Spring 1997 Courses

Approaches to Jewish Studies
Who is a Jew? And how to define Judaism--as religion? culture? ethnicity? How can such radically different ideals and spiritual styles as Hebraic prophecy, talmudic argument, kabbalistic rapture, asceticism, eroticism, and feminism all be called "Judaic"? Close reading of Jewish texts (including film) as both religious source and cultural resource, exploring Jewish identity and life-cycle; catastrophe and memory; exile and assimilation; a "Jewish tongue" and diaspora. All are welcome.
Professors: Esther Schor and Jacob Meskin

American Judaism
An introduction to the social, cultural, and religious history of Jews and Judaism in the United States. Beginning with the Colonial period and extending to the present. Readings and discussion will explore tensions between particularism and universalism, the religious and the secular, ethnicity and acculturation.

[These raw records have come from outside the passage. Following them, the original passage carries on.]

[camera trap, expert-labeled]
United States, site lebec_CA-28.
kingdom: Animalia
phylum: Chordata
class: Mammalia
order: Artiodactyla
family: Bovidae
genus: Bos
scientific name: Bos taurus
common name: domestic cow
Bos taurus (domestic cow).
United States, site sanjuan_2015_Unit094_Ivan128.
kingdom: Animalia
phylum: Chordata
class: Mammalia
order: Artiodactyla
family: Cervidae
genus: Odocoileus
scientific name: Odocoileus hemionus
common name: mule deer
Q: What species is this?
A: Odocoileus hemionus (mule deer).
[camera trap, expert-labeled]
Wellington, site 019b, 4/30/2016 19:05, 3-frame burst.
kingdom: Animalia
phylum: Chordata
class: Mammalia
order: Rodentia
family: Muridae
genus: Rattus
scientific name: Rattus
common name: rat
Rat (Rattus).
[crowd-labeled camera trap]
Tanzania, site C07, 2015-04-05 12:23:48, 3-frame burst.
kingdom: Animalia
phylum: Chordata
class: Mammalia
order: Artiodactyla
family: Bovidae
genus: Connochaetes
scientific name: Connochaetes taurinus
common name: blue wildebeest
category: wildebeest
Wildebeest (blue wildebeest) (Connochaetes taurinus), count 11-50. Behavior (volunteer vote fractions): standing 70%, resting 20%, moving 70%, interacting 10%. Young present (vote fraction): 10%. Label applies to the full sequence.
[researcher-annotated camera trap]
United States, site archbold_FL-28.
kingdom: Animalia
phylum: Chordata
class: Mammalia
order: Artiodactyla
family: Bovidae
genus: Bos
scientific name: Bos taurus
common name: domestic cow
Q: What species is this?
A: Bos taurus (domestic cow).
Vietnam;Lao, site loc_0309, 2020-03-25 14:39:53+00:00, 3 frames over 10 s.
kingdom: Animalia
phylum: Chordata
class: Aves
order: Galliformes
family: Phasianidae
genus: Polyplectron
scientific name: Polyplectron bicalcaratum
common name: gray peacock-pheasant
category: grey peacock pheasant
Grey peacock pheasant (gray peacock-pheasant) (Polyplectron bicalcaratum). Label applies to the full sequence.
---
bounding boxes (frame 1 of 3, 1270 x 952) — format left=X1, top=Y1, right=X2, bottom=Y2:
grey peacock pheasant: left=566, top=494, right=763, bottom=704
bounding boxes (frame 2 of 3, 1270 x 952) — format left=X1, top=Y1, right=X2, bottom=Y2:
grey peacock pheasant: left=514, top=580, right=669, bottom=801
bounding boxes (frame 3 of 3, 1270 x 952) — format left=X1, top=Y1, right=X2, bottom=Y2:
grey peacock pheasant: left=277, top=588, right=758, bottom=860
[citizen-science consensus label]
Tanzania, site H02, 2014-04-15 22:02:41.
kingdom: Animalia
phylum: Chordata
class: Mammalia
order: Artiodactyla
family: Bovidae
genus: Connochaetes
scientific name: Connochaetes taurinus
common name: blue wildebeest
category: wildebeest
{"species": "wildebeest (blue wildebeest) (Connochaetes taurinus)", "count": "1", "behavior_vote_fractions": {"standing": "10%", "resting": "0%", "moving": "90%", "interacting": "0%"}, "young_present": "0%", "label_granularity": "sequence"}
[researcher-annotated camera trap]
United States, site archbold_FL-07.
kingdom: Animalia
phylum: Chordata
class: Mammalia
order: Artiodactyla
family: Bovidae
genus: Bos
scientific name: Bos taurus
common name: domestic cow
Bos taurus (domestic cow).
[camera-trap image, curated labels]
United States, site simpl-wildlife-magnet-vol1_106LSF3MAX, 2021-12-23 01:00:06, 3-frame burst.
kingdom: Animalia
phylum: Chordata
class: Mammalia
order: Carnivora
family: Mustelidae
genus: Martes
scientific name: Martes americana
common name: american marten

Special emphasis will be given to issues of community and self-representation.
Professor: Diane Winston, visiting

The Arab-Israeli Conflict
The course examines the history of the Arab-Israeli conflict, placing particular emphasis on diplomacy and international relations. The readings will acquaint you with the major developments in the dispute and will introduce you to the heated historical debate raging today. The lectures will develop an alternative interpretation of the conflict - one that stresses the role of the international system in structuring it.
Professor: Michael Doran

Jewish Literature in America: "By the Waters of Manhattan," The Story of the Jews of New York
This is an exploration of the literary creations of Jewish writers in New York in the twentieth century. We will analyze, through the poetry, drama and fiction written in Yiddish, Hebrew and English (studied in translation), the immigrant experience and acquisition of urban spaces, the effacement and partial recovery of the cultures of origin and the self enfranchisement of the Jewish intellectual into American society and letters.
Professor: Sidra Ezrahi, visiting, Hebrew University

Readings in Modern Hebrew Literature: Modernism and Postmodernism in the Israeli Narrative
Readings of contemporary Hebrew narratives, including such writers as U. Gnessin, D. Fogel, S.Y. Agnon, Amos Oz, among others, to consider their ideological and aesthetic positions vis-à-vis the master narratives of twentieth-century Israeli culture.
Professor: Sidra Ezrahi, visiting, Hebrew University

Religion and Literature of the Old Testament: Wisdom Literature and Post-Exilic Period
This course will treat: 1.) The wisdom literature of the Old Testament and Apocrypha in its development from the beginning of the first millennium B.C.E. to the turn of the era; and 2.) the post-exilic literature of the Old Testament and Apocrypha in their historical context. Issues to be treated include universalism and particularism, scribe and priest, and the emergence of apocalyptic literature. The center of the course will be the primary texts.
Professor: Martha Himmelfarb

Classic Jewish Texts
An introduction to classical Judaism through the close reading of works representing the major genres of Jewish religious creativity of the rabbinic and medieval periods.
Professor: Martha Himmelfarb

Jewish Music
This course will investigate what constitutes the essence of the traditional Jewish understanding of music. There will be a general introduction of the various geographical areas of Jewish music and to its historical development. However, the focus will be on the folk and liturgical music of Jews of Central and Eastern-Europe, from which also the mainstream Jewish-American culture evolved.
Professor: Judit Frigyesi

Elementary Hebrew
Continuation of HEB101. Introduction to structure and vocabulary of Modern Hebrew. Reading, conversation and composition.
Professor: Edna Bryn-Noiman

Intermediate Hebrew
Completion of two-year textbook, Ha-Yesod, and reading and discussion of selected additional texts. (newspaper, stories, etc.) Extensive practice in conversation.
Professor: Rivka Halperin

Advanced Hebrew
Readings from modern Hebrew, ranging from newspaper articles to short stories and selected poems. Topics to be discussed include the changing self-image of the Israeli, and the special statues of the Hebrew language in Israeli culture. The course develops an active command of spoken and written Hebrew.